A crowded field
Four candidates vie for Ward 2 seat
Among myriad issues, aldermanic candidates in Ward 2 face a common issue in the April 2 election: voter apathy.
Four years ago, Ward 2 had the lowest turnout of any ward, with 20 percent of registered voters casting ballots and more than 400 of the 1,828 voters who did go to the polls not expressing a choice in the aldermanic race that Herman Senor won handily.
Even as Ward 2 voters stay home, they face some of the biggest challenges in the city, including poverty, crumbling infrastructure and a lack of commercial development that could provide jobs.
Why do so many Ward 2 voters skip municipal elections?
“I attribute that to people who don’t see change,” answers Gail Simpson, a retired state worker who is seeking her old seat after serving two terms as Ward 2 alderman before running for mayor four years ago and capturing less than 5 percent of the vote in the primary. “When people don’t see change, they get frustrated, they say ‘Why should I vote?’”

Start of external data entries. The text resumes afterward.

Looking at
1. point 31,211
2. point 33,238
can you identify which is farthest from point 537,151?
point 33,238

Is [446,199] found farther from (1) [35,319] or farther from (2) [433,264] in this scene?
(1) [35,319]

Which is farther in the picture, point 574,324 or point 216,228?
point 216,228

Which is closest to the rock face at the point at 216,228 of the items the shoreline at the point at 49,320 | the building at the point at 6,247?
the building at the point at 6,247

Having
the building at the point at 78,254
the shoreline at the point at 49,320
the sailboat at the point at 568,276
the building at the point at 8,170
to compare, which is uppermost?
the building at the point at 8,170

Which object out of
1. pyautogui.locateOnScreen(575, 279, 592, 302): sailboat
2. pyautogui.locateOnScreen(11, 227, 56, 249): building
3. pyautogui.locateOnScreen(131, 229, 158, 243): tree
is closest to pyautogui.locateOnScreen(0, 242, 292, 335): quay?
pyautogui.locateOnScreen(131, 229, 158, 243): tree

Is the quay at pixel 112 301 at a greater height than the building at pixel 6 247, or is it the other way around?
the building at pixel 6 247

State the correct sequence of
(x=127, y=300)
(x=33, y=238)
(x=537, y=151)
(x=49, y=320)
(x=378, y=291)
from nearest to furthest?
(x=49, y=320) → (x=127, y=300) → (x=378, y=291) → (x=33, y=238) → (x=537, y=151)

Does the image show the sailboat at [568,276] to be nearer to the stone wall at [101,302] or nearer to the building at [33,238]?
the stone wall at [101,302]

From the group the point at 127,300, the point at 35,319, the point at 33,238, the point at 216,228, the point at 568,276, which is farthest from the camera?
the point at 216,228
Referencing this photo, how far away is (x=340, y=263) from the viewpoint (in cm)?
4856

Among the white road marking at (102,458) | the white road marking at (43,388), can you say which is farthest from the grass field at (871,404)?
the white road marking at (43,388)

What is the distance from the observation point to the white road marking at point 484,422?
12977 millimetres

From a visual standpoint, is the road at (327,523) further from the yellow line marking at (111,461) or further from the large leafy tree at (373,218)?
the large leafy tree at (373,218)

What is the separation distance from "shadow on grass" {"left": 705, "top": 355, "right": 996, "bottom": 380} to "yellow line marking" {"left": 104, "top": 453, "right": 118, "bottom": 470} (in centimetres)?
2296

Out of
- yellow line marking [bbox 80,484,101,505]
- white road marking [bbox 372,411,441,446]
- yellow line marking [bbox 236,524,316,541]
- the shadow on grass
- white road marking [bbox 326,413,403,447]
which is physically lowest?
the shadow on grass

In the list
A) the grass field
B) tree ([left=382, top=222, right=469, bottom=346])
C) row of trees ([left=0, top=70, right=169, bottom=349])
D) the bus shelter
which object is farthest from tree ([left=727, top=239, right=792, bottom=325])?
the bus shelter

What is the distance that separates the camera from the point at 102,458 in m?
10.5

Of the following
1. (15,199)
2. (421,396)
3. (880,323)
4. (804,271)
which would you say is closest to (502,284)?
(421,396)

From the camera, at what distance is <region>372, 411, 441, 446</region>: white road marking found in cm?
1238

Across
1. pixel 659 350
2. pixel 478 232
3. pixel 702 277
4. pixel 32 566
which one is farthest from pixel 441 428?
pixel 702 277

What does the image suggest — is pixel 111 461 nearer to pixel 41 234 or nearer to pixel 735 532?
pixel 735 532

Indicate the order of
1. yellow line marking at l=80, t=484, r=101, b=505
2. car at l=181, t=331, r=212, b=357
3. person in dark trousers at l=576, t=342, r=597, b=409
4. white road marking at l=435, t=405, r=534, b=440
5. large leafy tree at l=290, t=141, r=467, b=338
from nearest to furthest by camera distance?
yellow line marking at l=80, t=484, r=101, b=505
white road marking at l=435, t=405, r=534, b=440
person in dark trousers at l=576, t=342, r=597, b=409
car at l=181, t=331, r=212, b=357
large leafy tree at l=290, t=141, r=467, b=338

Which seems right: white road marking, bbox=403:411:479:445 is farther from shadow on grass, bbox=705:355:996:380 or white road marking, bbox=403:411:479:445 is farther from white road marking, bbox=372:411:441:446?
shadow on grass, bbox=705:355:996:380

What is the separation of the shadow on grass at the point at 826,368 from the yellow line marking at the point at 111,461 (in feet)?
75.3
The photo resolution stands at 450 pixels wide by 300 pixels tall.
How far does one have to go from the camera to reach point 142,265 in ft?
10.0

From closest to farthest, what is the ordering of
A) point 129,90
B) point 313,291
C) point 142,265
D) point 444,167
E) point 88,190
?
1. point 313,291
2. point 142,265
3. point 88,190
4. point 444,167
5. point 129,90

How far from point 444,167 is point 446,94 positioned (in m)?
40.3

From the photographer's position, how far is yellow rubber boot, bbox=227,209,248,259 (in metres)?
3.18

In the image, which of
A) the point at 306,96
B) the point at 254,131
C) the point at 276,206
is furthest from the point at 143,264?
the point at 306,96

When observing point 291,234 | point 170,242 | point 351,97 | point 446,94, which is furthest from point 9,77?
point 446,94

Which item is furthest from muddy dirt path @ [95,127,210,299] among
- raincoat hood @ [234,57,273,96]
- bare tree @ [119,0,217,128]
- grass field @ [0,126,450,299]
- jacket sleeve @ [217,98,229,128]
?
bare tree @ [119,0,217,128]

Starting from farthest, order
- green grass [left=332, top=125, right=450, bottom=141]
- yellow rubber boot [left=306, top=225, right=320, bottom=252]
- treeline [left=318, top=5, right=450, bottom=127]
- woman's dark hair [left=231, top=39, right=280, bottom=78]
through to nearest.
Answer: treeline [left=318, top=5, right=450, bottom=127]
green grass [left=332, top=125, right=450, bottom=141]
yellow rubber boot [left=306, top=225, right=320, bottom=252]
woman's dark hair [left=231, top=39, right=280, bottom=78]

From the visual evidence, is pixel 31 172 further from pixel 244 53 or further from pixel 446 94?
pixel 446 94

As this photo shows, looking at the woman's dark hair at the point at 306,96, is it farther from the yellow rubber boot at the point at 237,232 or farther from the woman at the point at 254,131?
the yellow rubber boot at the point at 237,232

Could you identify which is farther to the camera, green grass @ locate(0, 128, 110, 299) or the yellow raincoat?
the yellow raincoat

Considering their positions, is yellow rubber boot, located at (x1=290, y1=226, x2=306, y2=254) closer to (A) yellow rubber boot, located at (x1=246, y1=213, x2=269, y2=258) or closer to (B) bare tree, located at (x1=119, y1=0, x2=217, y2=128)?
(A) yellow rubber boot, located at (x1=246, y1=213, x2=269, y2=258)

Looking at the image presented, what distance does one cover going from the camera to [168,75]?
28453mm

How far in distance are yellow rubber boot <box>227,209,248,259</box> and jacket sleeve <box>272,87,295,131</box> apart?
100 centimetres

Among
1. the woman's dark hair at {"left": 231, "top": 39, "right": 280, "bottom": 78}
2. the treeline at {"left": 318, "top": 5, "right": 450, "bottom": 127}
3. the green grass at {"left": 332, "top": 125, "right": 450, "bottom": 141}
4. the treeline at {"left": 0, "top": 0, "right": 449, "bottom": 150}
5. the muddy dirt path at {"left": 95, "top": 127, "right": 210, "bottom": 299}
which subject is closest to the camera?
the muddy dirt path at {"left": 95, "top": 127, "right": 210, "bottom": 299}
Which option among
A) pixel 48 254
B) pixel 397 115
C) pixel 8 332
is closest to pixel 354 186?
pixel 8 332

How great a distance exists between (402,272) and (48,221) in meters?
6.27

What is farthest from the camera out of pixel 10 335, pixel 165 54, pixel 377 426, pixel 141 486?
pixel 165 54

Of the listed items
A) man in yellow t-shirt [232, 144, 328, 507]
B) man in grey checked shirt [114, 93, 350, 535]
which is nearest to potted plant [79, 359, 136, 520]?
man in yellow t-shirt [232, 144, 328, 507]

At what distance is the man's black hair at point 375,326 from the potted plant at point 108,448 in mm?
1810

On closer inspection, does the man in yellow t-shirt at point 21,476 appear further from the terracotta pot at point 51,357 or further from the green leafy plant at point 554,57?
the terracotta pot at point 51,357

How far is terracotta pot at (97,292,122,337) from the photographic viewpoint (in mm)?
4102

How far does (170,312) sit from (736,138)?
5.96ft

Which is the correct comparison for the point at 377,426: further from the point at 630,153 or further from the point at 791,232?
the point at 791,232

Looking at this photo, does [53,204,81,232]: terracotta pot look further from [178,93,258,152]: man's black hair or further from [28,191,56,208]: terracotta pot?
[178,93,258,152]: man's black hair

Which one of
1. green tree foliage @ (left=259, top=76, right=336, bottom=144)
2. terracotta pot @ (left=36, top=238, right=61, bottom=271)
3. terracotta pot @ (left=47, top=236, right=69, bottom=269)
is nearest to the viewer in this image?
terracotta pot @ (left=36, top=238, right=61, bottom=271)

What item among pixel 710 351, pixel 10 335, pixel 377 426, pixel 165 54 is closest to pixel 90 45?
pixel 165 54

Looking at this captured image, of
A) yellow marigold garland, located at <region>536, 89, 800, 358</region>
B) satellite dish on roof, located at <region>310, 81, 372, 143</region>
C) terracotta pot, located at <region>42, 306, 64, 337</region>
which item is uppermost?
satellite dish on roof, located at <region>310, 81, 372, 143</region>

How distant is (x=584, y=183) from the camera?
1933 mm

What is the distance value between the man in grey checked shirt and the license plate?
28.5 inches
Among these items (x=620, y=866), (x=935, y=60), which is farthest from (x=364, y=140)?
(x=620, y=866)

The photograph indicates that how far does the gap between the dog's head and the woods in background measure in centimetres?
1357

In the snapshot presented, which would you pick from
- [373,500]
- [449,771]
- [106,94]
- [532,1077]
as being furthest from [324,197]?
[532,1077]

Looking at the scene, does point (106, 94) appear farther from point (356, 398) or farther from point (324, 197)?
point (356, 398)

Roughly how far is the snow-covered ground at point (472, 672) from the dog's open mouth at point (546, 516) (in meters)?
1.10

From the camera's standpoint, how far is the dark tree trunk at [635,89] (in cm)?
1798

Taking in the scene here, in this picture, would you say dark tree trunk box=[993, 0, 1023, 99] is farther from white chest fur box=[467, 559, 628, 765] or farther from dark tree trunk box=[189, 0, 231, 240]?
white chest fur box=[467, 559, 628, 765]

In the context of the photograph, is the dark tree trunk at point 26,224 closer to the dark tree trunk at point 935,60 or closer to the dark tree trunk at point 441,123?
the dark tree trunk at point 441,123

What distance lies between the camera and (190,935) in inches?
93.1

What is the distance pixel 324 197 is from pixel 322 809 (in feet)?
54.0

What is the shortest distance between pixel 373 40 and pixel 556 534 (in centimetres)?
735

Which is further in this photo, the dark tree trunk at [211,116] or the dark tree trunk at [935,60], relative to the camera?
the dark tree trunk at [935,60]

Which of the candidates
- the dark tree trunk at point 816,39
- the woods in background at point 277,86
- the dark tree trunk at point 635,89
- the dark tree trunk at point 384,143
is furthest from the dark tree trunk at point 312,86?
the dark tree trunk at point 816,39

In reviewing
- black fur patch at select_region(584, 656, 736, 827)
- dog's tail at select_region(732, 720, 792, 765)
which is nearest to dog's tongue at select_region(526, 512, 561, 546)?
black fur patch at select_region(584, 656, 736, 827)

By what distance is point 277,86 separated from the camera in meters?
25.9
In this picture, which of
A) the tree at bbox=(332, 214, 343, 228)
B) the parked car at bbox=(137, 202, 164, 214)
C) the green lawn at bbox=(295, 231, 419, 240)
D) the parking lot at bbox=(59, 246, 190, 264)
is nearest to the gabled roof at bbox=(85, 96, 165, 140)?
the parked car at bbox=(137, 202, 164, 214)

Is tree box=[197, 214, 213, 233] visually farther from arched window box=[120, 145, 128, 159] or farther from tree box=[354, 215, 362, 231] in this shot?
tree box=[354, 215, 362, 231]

Simpson didn’t do well as a mayoral candidate, but she’s enjoyed success in Ward 2, where she won a seat on the city council by a comfortable margin in 2007 and ran unopposed four years later. She’s been endorsed by Inner City Older Neighborhoods, a coalition of neighborhood groups, but otherwise has struggled to get endorsements. She’s a Democrat in a race that is officially nonpartisan, but hasn’t won party support this time around. Instead, Democrats have endorsed Shawn Gregory, a political newcomer who counts as a mentor Frank McNeil, a three-term alderman who is his adoptive uncle. Like Simpson, Gregory, who works for Green Family Stores and has won support from organized labor, says that voter apathy is a symptom of lost hope. “The thought is, ‘Why vote – don’t waste your time,’” he says. He says his chances improve with every voter who goes to the polls, and he predicts he’ll win if turnout is higher than in past years.
Gregory says he’s the candidate who can produce change, and he criticizes Senor and Simpson for not changing anything for constituents during their years on the city council.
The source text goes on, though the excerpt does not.